Деревянные щупальца протянулись над водой на шатких сваях. Дома, точно настырные раковины-прилипалы, лепились к извилистым дамбам. Халупы надстраивались над хибарами под всеми углами, лишь бы не вровень. Внизу — гнилая чащоба бревен-подпорок, сверху — сотни труб обволокли город дымным покровом. Отдельные комочки — срубы, сараи, хижины разлетелись по сторонам, как брызги харкотины, впивались во всякую кочку, лишь бы сухую, лишь бы держалась лачуга — здесь, посреди трясины и топей в широком устье Священной.
Столько тесаной древесины в одном месте Колл еще не встречал.
— Разрастается, — заметил он, морща нос. — По-моему, развитие налицо.
Колючка попросту зажала ноздри.
— Вонь развели — прямо в лицо. — Ядреная смесь вековых пластов навоза и соленой гнили водорослей с едкой приправой от коптилен рыбы, красилен тканей и дубилен шкур гасила Колловы вдохи в глубине горла.
Но королева Лайтлин была не из тех, кого отпугнет от намеченных дел запашок.
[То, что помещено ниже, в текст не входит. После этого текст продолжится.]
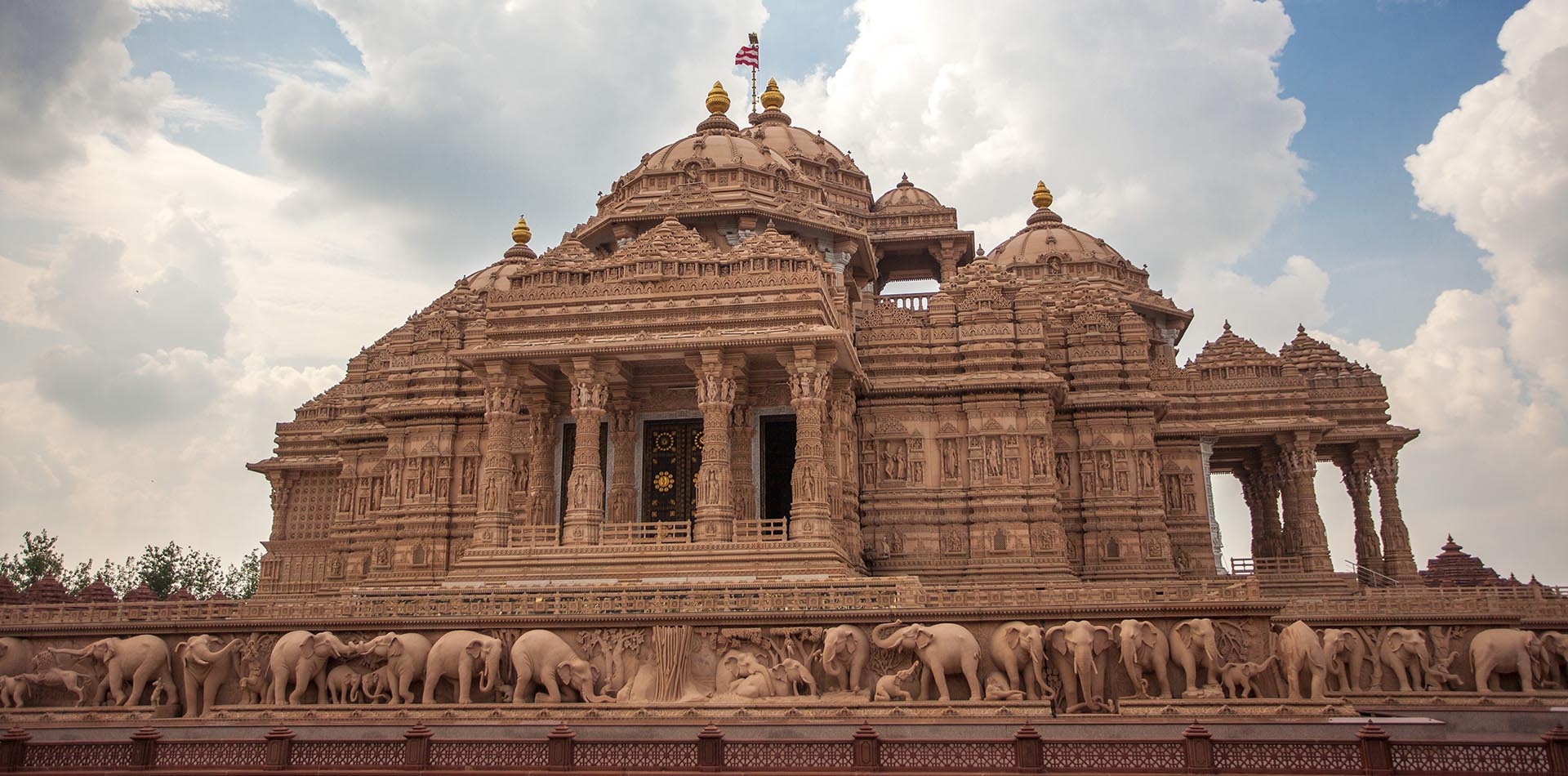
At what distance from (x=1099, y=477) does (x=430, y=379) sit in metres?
17.5

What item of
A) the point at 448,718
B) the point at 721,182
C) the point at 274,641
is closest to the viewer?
the point at 448,718

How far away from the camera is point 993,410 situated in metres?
29.0

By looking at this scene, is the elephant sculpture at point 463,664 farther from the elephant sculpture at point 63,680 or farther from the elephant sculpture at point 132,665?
the elephant sculpture at point 63,680

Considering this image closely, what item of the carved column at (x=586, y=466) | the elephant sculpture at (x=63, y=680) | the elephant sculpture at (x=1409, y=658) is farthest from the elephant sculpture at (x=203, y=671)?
the elephant sculpture at (x=1409, y=658)

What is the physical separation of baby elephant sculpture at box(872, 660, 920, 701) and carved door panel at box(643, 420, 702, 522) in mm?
9435

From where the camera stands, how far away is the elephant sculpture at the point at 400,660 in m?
19.7

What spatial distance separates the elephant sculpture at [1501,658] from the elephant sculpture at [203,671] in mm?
21019

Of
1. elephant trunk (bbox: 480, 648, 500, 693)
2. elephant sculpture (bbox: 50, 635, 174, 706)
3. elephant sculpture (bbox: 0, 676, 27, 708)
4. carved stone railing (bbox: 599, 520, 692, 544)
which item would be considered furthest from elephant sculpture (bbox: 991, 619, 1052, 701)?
elephant sculpture (bbox: 0, 676, 27, 708)

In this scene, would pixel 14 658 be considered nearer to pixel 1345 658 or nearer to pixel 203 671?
pixel 203 671

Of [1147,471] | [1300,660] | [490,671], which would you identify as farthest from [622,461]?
[1300,660]

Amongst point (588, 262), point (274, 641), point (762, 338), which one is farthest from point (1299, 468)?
point (274, 641)

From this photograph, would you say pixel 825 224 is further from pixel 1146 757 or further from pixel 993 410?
pixel 1146 757

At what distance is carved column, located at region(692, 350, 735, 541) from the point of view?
79.4 feet

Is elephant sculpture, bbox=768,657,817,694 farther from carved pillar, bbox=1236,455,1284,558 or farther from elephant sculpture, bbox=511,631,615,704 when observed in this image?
carved pillar, bbox=1236,455,1284,558
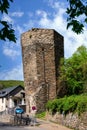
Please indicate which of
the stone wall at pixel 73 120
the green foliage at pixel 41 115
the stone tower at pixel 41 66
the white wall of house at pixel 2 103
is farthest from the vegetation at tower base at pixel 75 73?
the white wall of house at pixel 2 103

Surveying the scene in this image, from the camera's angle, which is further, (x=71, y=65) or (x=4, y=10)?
(x=71, y=65)

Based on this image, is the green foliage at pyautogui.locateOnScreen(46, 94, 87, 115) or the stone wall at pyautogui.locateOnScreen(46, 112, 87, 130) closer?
the stone wall at pyautogui.locateOnScreen(46, 112, 87, 130)

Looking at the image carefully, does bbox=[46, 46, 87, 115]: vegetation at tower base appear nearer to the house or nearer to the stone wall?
the stone wall

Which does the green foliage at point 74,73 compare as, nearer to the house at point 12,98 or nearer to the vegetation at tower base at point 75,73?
the vegetation at tower base at point 75,73

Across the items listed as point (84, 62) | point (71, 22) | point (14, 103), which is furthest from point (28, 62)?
point (71, 22)

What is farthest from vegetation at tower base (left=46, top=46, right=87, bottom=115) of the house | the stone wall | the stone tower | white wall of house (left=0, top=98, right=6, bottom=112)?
white wall of house (left=0, top=98, right=6, bottom=112)

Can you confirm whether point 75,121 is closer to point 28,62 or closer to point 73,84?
point 73,84

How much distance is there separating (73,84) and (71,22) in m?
39.1

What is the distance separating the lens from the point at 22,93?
72750 millimetres

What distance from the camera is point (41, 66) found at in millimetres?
47500

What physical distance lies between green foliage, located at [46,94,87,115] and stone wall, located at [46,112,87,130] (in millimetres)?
464

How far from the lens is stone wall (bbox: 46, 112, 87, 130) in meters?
32.0

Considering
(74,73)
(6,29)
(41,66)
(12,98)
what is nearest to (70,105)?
(74,73)

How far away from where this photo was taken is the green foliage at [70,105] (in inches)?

— Ройстокские заправилы растолстели на торговых путях вдоль Священной, — сказала она. — Вместе с ними отек жиром и город.
— Варослав прибыл откусить свой кус мяса. — Колл невесело разглядывал приближающиеся причалы. — И немало кораблей он привел.
Глазами, суженными в щелки, Колючка обвела длинные и поджарые суда.
— Я насчитала тринадцать.
— Многовато, если просто показывать силу, — задумчиво промурлыкала Лайтлин. — Полагаю, калейвский князь решил тут остаться хозяйничать.
Снаружи припекала Матерь Солнце, однако в палате стояла холодина. Князь Варослав восседал во главе длинного стола, столь гладкого, что можно было разглядеть расплывчатые отражения друг друга.
И отражения одного только князя хватало, чтобы Колла не отпускала тревога.
Он не был крупным мужчиной, не носил оружия. На его голове, подбородке и даже на надбровных дугах не росло ни волоска. На лице не проступало ни гнева, ни презрения, ни скрытой угрозы — только каменное бесстрастие, отчего-то пугающее сильней свирепого рыка. За ним полукругом встали воины — отряд рьяных головорезов. И другой полукруг — коленопреклоненные рабы в тяжелых оковах. Подле князя его стройная, как копье, подручная: с косынки вокруг лба подмигивают пришитые монеты.